**Work request**
Both the line containing "Wheel For Rubber Moulded" and the line containing "My drawing." belong to the span. Output exactly that span from the listing below, and nothing outside it.

**Records supplied**
"""

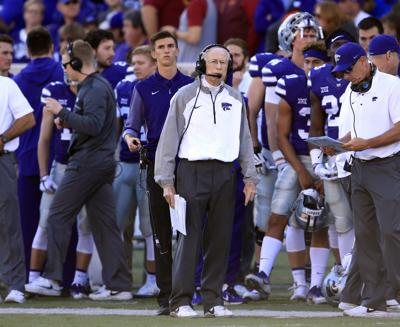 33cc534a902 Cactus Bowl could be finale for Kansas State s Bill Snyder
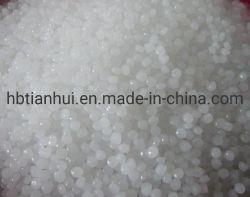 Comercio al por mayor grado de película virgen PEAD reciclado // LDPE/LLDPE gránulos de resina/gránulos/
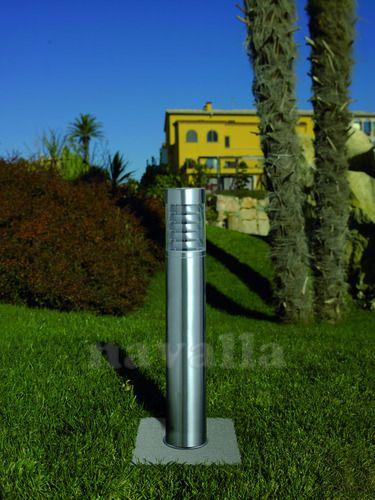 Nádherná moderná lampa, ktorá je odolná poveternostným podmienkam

"""
"""

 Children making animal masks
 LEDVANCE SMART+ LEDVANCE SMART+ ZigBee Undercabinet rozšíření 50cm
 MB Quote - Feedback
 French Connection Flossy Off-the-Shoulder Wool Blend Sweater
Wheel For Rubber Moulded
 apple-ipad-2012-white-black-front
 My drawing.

"""

**Answer box**
Wheel For Rubber Moulded
 apple-ipad-2012-white-black-front
 My drawing.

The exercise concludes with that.